I suspect that they died of botulism. In fact, we find in the Bible again and again, the world of nature punishing the human species who alone abuse it. The plagues of Egypt include visitations by frogs, lice, flies and locusts and in the books of Joel and of Amos locusts devastate the land at God’s behest.
Apart from deliberate acts of unspeakable cruelty for which nobody in our congregations is I trust guilty, we all abuse the environment in our greed and in our desire for domination, by which I mean the urge to possess which of course advertisers cater for.

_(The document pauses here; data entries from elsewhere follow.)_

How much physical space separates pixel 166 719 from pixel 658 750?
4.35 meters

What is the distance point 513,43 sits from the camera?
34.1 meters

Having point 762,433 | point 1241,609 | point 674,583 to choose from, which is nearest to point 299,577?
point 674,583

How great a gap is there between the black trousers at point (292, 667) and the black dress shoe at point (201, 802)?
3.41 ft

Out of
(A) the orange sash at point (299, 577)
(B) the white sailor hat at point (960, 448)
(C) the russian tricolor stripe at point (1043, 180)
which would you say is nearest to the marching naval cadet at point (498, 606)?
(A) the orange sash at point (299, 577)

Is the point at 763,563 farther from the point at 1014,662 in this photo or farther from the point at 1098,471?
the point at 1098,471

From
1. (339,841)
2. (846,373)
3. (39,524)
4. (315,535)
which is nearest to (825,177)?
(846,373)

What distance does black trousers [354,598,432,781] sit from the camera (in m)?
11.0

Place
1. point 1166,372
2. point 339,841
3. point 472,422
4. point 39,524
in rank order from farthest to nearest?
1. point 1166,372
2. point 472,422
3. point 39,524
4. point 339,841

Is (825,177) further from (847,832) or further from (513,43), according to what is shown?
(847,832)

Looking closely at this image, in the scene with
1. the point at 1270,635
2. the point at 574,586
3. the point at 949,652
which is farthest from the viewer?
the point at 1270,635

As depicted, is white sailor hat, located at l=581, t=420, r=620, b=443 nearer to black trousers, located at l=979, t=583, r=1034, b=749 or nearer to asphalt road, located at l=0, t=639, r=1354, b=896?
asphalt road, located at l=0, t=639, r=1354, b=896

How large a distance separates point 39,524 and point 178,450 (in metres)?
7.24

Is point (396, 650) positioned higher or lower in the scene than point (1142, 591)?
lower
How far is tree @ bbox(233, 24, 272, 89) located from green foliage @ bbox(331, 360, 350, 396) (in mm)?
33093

Many of our desires, car and plane journeys for example pollute the atmosphere and are also agents of climate change. What we eat (and this, to a degree, even applies to vegans results in landscape despoliation, inevitable in the light of our too burgeoning population: where was that soya, or indeed other crops, grown, and how has our agriculture diminished the life chances of other species? God’s command to humans ‘Be fruitful and multiply’ [Genesis 1:28], has to have limits, if we are not to court disaster. Creation was never just about us, and this is reiterated in the Hebrew Bible from the first chapter of Genesis, and finds its most magnificent expression in Psalm 104 and the final chapters of the book of Job. Yes, the animals matter as much as us, hard as it is for a species so very used to having its own way taking this to heart. Other species live for themselves, and certainly not for the benefit of homo sapiens! I often find myself quoting verses from Isaiah which for me sums up the extent of our sin against heaven and against earth:
The earth mourneth and fadeth away, the world languisheth and fadeth away, the haughty people of the earth do languish.
The earth also is defiled under the inhabitants thereof: because they have transgressed the laws, changed the ordinance, broken the everlasting covenant. [Isaiah 24:4-5].
It is Good Friday: Jesus Christ, the Wisdom of God, came to earth to save us from our greed and our pride, but did we listen? He came to save us from our cruelty, and we nailed him to a cross.
Today we look back to all the plans of only a couple of months ago to increase our impact on our ravaged planet. What price now on extra airport runways, extra roads, extra railways and all just for us? What price now on our armaments for war, when a little virus, released through our own lack of respect for our ‘common home’ as Pope Francis rightly describes our planet in his great encyclical, Laudato si’, has brought our plans to naught?
‘My God, my God, why hast thou forsaken me? I hope we can begin to see why.